In the time of a bishop who belonged to the house of Foix appeared a comet which alarmed all Europe. The Pope profited by the universal terror to recommend a stricter practice of the Christian virtues, in order, as he said, if any danger were at hand, that the faithful might be saved. The Bishop of Tarbes instituted public processions on the occasion.
It was a Bishop of Tarbes, the Cardinal Gabriel de Gramont, who in the XVIth century played so important a part in the negotiations between Henry VIII. of England and the Pope to dissolve the marriage of the former with Catherine of Aragon. The king pretended to act from conscientious motives, and said the Bishop of Tarbes confirmed his scruples. We need something more than the mere word of a monarch who violated the most solemn promises and obligations to induce us to believe in the complicity of the bishop, though, deceived by the representations of the king, and alarmed at the consequences of a rupture with the Holy See, he may have endeavored to temporize, that the crisis might be delayed.
Tarbes was taken by the Huguenots under the ferocious Count de Montgomery in the XVIth century. He devastated the cathedral, and burned its fine organ, its altars, vestments, choral books, library, and chapter-house. The bells were melted down, the bishop’s house pillaged and burned, as well as the residences of the canons, the convents of the Cordeliers, Carmelites, etc. The bishop was forced to retreat to the mountains, where, charmed by the picturesque heights above the valley of Luz, he re-established the springs of S. Sauveur, and built a little chapel with the inscription: Vos haurietis aquas de fontibus Salvatoris; whence the name since given this watering-place was derived.

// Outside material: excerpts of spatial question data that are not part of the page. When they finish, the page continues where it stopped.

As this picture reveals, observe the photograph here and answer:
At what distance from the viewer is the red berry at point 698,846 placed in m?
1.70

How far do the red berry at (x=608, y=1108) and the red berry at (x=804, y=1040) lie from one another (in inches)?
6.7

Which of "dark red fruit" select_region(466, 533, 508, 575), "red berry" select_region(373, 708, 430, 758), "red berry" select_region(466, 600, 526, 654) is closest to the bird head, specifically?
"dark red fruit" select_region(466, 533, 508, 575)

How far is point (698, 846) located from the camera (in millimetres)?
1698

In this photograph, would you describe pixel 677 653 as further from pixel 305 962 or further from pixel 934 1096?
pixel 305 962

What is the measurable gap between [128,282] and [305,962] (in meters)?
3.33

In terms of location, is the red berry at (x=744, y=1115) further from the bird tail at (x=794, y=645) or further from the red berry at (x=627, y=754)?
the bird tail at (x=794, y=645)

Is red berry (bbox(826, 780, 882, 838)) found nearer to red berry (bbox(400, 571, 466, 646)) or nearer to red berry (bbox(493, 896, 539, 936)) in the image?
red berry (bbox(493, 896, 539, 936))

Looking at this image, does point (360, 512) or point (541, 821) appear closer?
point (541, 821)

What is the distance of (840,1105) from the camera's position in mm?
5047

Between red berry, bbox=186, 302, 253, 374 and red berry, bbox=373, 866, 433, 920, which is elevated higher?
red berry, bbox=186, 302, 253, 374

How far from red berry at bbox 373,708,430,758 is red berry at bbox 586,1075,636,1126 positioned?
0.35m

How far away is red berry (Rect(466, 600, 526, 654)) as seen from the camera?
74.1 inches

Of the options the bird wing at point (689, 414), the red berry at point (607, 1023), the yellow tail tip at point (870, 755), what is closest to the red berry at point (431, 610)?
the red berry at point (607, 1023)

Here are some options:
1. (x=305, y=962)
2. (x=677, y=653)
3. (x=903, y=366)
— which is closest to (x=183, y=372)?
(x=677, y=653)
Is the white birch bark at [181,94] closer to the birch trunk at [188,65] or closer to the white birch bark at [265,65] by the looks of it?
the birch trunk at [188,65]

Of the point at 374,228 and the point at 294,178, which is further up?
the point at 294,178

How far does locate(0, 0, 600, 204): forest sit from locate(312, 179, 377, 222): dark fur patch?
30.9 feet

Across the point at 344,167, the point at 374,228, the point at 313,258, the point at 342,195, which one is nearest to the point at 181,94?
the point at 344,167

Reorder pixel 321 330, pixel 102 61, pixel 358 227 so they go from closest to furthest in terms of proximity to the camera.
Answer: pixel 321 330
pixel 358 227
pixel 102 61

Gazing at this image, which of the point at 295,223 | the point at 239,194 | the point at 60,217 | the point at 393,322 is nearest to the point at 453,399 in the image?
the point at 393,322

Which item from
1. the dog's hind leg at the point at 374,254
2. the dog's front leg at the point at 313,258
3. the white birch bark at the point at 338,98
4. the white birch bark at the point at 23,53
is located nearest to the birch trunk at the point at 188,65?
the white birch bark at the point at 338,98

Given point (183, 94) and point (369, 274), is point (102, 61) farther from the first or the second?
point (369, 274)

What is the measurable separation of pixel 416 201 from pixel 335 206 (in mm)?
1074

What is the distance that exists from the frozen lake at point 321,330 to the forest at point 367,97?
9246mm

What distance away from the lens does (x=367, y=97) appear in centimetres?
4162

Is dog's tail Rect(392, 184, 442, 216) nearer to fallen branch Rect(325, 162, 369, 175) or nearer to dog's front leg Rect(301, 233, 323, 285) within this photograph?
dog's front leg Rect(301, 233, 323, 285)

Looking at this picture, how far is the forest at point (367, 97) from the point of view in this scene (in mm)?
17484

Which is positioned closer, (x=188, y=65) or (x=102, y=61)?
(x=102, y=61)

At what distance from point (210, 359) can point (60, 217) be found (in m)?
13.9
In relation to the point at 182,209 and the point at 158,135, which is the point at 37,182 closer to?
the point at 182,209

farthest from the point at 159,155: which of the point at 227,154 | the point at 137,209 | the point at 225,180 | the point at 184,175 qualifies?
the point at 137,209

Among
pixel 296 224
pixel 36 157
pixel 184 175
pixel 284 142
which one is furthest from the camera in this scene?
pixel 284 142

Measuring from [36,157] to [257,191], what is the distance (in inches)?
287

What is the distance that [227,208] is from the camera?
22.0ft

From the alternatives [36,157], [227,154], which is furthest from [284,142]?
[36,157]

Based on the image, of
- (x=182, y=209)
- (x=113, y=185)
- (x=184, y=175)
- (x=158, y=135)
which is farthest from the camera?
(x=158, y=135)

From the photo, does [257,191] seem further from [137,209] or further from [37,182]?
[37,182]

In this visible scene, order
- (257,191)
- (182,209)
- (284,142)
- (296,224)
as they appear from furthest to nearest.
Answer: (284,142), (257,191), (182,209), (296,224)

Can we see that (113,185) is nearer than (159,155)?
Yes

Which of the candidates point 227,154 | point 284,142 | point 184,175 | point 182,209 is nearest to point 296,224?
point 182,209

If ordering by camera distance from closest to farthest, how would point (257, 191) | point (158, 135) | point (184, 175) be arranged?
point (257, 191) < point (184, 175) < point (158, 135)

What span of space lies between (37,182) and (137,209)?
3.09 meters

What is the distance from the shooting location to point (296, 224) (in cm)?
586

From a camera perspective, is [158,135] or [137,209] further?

It is recorded of a bishop in the XVIIth century, as something extraordinary, that, contrary to custom, he allowed his flock, in a time of famine, to eat meat during Lent on Sundays, Tuesdays, and Thursdays. He probably had the liberal proclivities of Bishop Hébert of Agen, already mentioned!
Finally, it was a Bishop of Tarbes who, in these days, restored four devout chapels of the Virgin, of ancient renown in the country, but profaned at the Revolution and left desolate, and gave them back to Mary with priests to minister at their altars: Notre Dame de Garaison, in a valley of the Hautes Pyrénées; Notre Dame de Piétat, overlooking the plain of Tarbes; Notre Dame de Poueylahun, on a picturesque peak that rises from the valley of Azun; and Notre Dame de Héas, the Madonna of shepherds, in a hollow of the wild mountains near the Spanish frontier—a powerful quadrilateral for the defence of this diocese of Mary. The memory of Bishop Lawrence will likewise be for ever associated with the church of Notre Dame de Lourdes, for it was he who, by his zeal, prudence, and spiritual insight contributed so greatly to its foundation. It became the cherished object of interest in his old age. He begged for it, labored for it, and watched over the progress of the work. His last act before attending the Council of the Vatican was a pilgrimage to the sacred Grotto, and while at Rome his heart was constantly turning to this new altar in Mary’s honor, and testifying great joy at the splendor of the solemnities. He died at Rome in January, 1870, and his remains were brought back to Tarbes for burial.
At Tarbes we changed cars for Lourdes. Here we received our first impressions of the great religious movement in the country, manifested by the immense pilgrimages, which rival those of the Middle Ages. We encountered a train of pilgrims with red crosses on their breasts and huge rosaries around their necks. There were gentlemen and ladies, and priests and sisters of different religious orders. Among them was a cardinal, whose hand people knelt to kiss as he issued from the cars. They all had radiant faces, as if they had been on some joyful mission instead of a penitential pilgrimage. But one of the fruits of penitence and faith is joy in the highest sense of the word. Spenser wisely makes the proud Sansfoy the father of Sansjoy.
Leaving them behind, we kept on in full view of the mountains along a fine plateau called Lanne Maurine, or the Land of the Moors. The Moorish invasion, though more than a thousand years ago, has left ineffaceable traces all through this country. The traveller is always coming across them. In one place is the Fountain of the Moors; in another the Castle of the Moors; and there are many families who still bear the names of Maure and Mouret. The Lanne Maurine is so called from a bloody combat which took place here to dispute the possession of the plain. It was a priest who roused the people to arms and led them against the infidel, whom they smote hip and thigh. A grateful people have erected an equestrian statue to his memory at the entrance of his village church.
We were now rapidly approaching Lourdes. Already the Pic du Gers rose out of the valley sacred to Mary, and the heart instinctively turns from everything else to hail the new star that has risen in these favored heavens to diffuse the pure radiance of the Immaculate Conception!